EXCERPT:
With reference to my previous question:
"A 50cm silver bar becomes shorter by 1mm when cooled.How much was it cooled? coeff. of linear expn=.000018/c.
This problem was solved taking L=50cm.
My question is how can L=50cm?Should it not be the final lengthand the original length=50-.1=49.9? Since it is a question of expansion and not contraction."
Suppose a silver bar which was originally 50cm long expanded to 50.1cm and the temperature difference is 111.11deg celsius, value of alpha would be calculate as .000018.
But suppose we are given the data as follows: A silver bar 50.1 cm long reduces to 50 cm when cooled through a temperature difference of 111.11 deg celsius we get alpha as
.0000179.
So should we not take the initial length as the one at the lower temperature?
2007-03-17 02:56:40 · 1 answers · asked by flowering_flower1 1 in Science & Mathematics ➔ Physics
Change in length = (coefficient of expansion or contraction) x (Reference length ) x (difference between temperature reference and new temperature)
dL=Cl l (T1- T2)
dL=Cl L dT
the question is how much was it cooled or dt
dt=dL/(Cl L)= .1cm/(.000018 x 50)=111 (degrees C or K)
This is how much it shrunk after being cooled 111 degrees (C or K)
50cm is length at reference temperature and reference temp can be lower or higher than the final.
2007-03-17 09:56:56 · answer #1 · answered by Edward 7 · 1⤊ 0⤋

RECORD EXCERPTS:
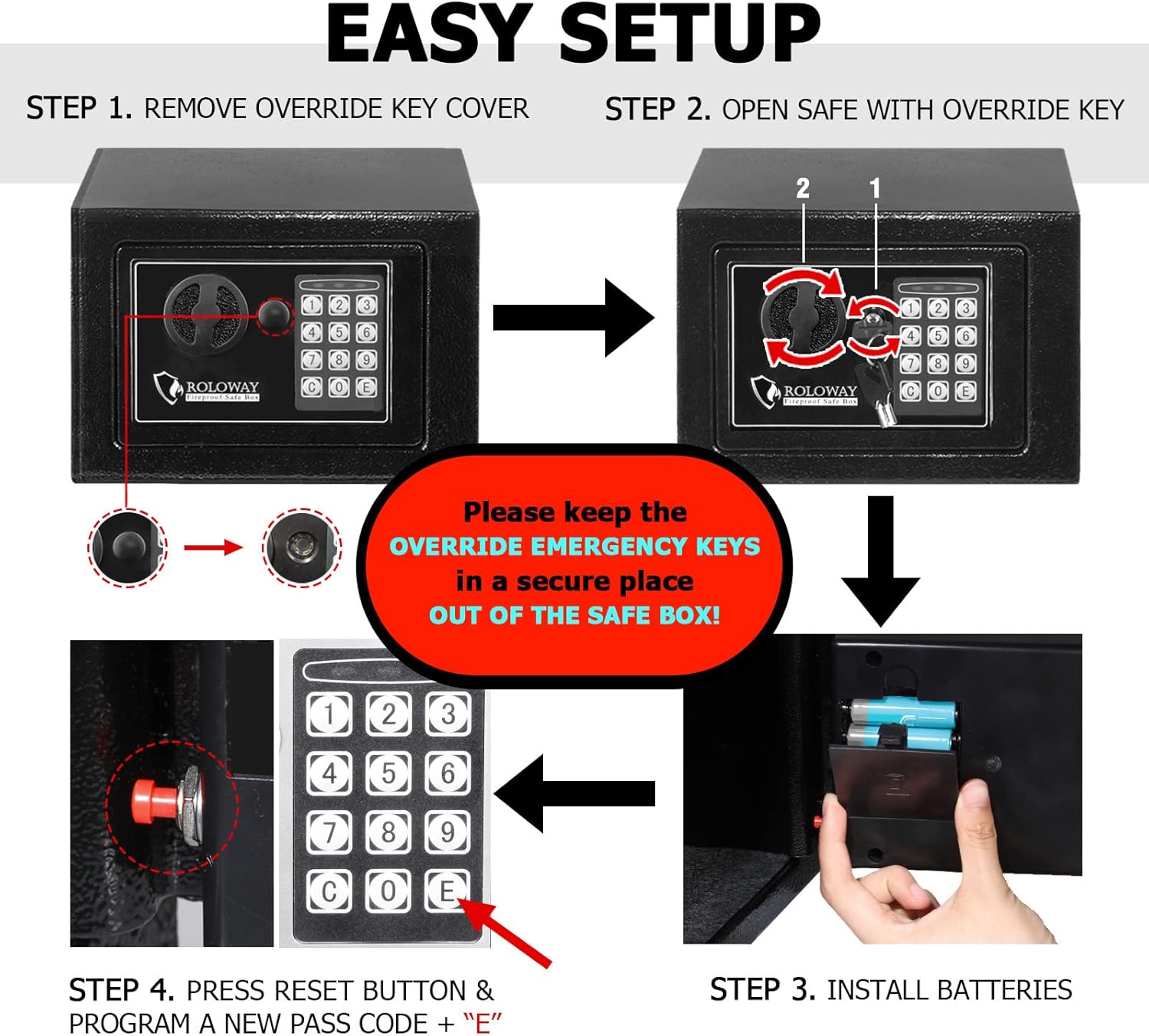 EASY SETUP

STEP 1. REMOVE OVERRIDE KEY COVER

STEP 2. OPEN SAFE WITH OVERRIDE KEY

1 2 3
4 5 6
7 8 9
C 0 E

ROLOWAY
Fireproof Safe Box

2 1

1 2 3
4 5 6
7 8 9
C 0 E

ROLOWAY
Fireproof Safe Box

Please keep the
OVERRIDE EMERGENCY KEYS
in a secure place
OUT OF THE SAFE BOX!

1 2 3
4 5 6
7 8 9
C 0 E

STEP 4. PRESS RESET BUTTON & PROGRAM A NEW PASS CODE + "E"

STEP 3. INSTALL BATTERIES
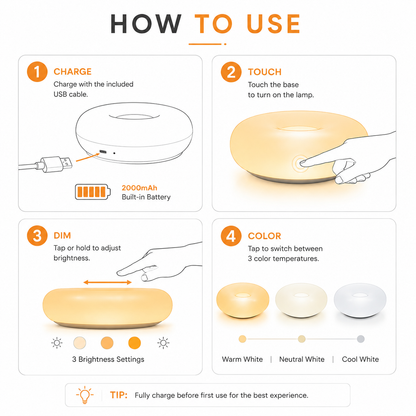 HOW TO USE

1 CHARGE
Charge with the included USB cable.

2000mAh
Built-in Battery

2 TOUCH
Touch the base to turn on the lamp.

3 DIM
Tap or hold to adjust brightness.

3 Brightness Settings

4 COLOR
Tap to switch between 3 color temperatures.

Warm White | Neutral White | Cool White

TIP: Fully charge before first use for the best experience.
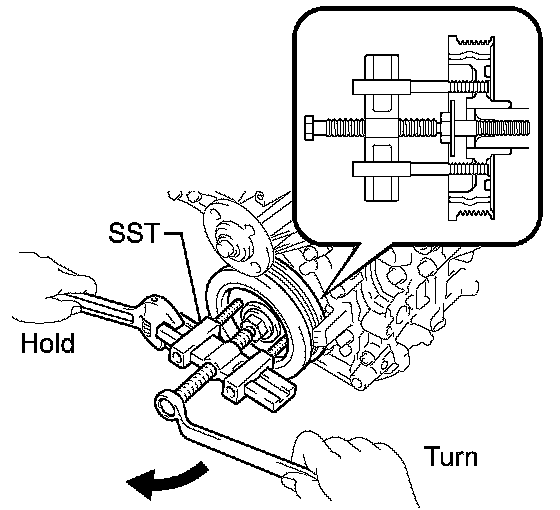 SST

Hold

Turn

WORK INSTRUCTION 1: In the silver bar thread, what does the answer say the 50cm length represents?
WORK INSTRUCTION 2: Write out everything in the silver bar thread from "But suppose we" down to "degrees (C or K)", word for word.
The records aren't needed for any of this.

EXERCISE ANSWER 1: It is the length at the reference temperature, which can be lower or higher than the final temperature.

EXERCISE ANSWER 2:
But suppose we are given the data as follows: A silver bar 50.1 cm long reduces to 50 cm when cooled through a temperature difference of 111.11 deg celsius we get alpha as
.0000179.
So should we not take the initial length as the one at the lower temperature?
2007-03-17 02:56:40 · 1 answers · asked by flowering_flower1 1 in Science & Mathematics ➔ Physics
Change in length = (coefficient of expansion or contraction) x (Reference length ) x (difference between temperature reference and new temperature)
dL=Cl l (T1- T2)
dL=Cl L dT
the question is how much was it cooled or dt
dt=dL/(Cl L)= .1cm/(.000018 x 50)=111 (degrees C or K)
This is how much it shrunk after being cooled 111 degrees (C or K)